▶ [To do]
1: In the text on the San Antonio Four case, rewrite the paragraph beginning "In April 2015, Judge Pat Priest" more briefly while keeping its main facts.
2: Pick up the text on the San Antonio Four case after its last sentence and carry it forward.

▶ [Exercise text]
*** Block opens ***

The District Attorney also allowed Rivera to be freed under a signature bond thereby freeing her from the parole restrictions she had been living under the previous year, such as living as a registered “sex offender.”
The critical event that allowed the San Antonio Four to be released on bond was a new law (Art. 11.073, Texas Code of Criminal Procedure) enacted by the Texas Legislature, which became effective on September 1, 2013.
This new law permits a habeas corpus applicant to show by a “preponderance of the evidence” that he or she would not have been convicted if the newly discovered scientific evidence (such as the 2007 AAP study in the San Antonio Four case) had been presented at trial.
The new law certainly aided the San Antonio Four’s excellent defense team, led by Keith Hampton and Mike Ware, executive director of the Texas Innocence Project, in convincing Reed that the four women should be released on bond.
In April 2015, Judge Pat Priest conducted an exhaustive hearing in the case. He heard from one of the victims who recanted her testimony in 2010, examined polygraph evidence, and listened to the testimony of expert witnesses who thoroughly refuted Dr. Kellogg’s trial testimony.
In his closing argument, Hampton pleaded with the court to “exonerate” the four women.
The District Attorney’s Office, now under the leadership of DA Nicholas “Nico” LaHood, did not contest the hearing. Prosecutors offered no opening statement, did not make objections, and did not refute any evidence presented by the defense team.
Additionally, significant, credible evidence was presented at the hearing that the father of the two child victims had coached them into making the false allegation because Ramirez had rebuffed his unwanted sexual advances.
But at the end of the day all of the new scientific evidence and testimony was not enough.
On February 24, 2016, Judge Priest recommended to the Texas Court of Criminal Appeals that the four women should be granted a new trial.
The judge, however, stopped short of declaring the women “actually innocent” of the crime.
“Though the newly-evidence severely ‘muddies the water’ … the evidence does not unquestionably establish innocence as required by” case law, the judge declared. “Therefore, applicants should have a new trial, but their claim of having sufficiently established their actual innocence should be denied.”
Judge Priest pointed to the testimony of the other victim, who has not recanted her testimony, as the primary basis for his finding that the four women’s “assertion of proof of actual innocence falls short of the mark” because it cannot be said that “no reasonable juror” would not vote to convict them.

*** Block closes ***

▶ [Listed records]
*** Block opens ***

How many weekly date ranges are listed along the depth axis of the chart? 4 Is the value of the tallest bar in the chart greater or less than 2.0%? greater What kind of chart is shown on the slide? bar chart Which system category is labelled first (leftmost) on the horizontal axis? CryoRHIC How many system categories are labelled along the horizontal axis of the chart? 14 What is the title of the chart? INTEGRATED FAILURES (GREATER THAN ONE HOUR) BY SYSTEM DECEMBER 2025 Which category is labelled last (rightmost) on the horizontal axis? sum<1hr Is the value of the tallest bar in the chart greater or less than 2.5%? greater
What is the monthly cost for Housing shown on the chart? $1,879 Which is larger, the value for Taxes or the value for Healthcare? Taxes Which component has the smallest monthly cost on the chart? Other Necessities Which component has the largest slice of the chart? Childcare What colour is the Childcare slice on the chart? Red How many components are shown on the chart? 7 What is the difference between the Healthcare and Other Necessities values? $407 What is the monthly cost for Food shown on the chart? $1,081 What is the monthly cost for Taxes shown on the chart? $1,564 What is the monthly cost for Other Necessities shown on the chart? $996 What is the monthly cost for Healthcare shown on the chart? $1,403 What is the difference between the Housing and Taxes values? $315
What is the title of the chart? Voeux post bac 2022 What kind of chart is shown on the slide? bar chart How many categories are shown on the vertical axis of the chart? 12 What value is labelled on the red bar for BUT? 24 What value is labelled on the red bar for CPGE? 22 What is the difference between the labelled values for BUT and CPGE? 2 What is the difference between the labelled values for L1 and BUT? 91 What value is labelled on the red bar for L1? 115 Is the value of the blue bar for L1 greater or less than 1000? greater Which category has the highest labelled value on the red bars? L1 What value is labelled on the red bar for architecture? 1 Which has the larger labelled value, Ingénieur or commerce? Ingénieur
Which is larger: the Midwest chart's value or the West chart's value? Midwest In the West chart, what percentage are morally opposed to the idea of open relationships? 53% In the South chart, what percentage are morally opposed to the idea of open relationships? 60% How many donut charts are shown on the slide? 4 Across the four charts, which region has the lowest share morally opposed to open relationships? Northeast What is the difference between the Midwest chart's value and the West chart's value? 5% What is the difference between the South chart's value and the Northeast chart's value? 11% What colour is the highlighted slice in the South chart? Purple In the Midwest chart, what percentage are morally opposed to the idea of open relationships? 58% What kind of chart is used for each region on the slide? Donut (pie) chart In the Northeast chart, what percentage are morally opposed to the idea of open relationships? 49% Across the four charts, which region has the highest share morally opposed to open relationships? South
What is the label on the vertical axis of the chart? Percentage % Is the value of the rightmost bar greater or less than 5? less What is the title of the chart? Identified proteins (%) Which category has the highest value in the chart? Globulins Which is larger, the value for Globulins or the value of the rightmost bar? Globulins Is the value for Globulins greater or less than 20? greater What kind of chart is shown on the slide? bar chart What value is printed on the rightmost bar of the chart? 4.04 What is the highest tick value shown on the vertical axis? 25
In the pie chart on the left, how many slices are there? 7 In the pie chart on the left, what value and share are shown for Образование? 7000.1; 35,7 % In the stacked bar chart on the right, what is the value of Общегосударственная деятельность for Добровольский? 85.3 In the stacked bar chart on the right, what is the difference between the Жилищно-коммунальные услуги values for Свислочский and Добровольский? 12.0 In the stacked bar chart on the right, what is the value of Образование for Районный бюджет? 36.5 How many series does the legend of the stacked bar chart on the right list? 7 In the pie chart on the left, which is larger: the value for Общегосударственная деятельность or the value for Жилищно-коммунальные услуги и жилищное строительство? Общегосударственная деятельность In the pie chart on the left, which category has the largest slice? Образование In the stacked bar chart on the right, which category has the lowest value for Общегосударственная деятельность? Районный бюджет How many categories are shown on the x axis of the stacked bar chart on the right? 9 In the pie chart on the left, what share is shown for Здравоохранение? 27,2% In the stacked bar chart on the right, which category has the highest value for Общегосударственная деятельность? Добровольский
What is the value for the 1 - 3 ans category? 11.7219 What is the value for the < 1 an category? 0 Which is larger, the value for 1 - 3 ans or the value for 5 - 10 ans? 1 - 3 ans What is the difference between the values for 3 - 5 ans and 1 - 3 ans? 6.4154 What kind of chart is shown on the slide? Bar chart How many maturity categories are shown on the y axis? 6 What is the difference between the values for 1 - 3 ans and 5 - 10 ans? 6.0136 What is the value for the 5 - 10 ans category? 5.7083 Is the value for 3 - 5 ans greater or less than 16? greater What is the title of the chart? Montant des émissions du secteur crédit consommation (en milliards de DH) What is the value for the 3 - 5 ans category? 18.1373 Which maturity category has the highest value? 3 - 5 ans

*** Block closes ***

▶ [Per-task outputs]
1: In April 2015, Judge Pat Priest held a thorough hearing. He heard from a victim who had recanted in 2010, reviewed polygraph evidence, and heard expert witnesses refute Dr. Kellogg's trial testimony.

2:
We believe the judge’s ruling misses the mark. These women should have been exonerated, plain and simple.
A jury is composed of twelve people. We understand it is possible that after hearing the new scientific evidence and the recanted testimony of one victim, one or more jurors could still find the four women guilty on the testimony of the one remaining witness. But there is no way, we believe, that a jury of 12 reasonable jurors would unanimously find the four women guilty given the new set of circumstances.
The ultimate issue of exoneration will now be decided by the Court of Criminal Appeals, hopefully sometime later this year. The court can adopt Priest’s ruling in whole or instruct the judge to exonerate the four. The court could also reverse Priest’s ruling and reinstate the four women’s convictions—something not likely to happen.
DA LaHood said if the case comes back to his office for a new trial, he does not foresee trying the cases again.
“I have some serious reservations about this case, and I don’t believe pursuing these cases would be in the interest of justice,” the DA told the local media.
We would question the logic of District Attorney LaHood. If he has serious reservations about the convictions, enough to allow the women to be released on bond pending resolution of their cases, and he says he will not retry them, why not agree with the defense or dismiss the charges altogether? Wouldn’t that be the intellectually honest position to take?
We remain hopeful that, in the end, the interests of justice will prevail and the four women will receive a complete exoneration—something the Court of Criminal Appeals should do expeditiously.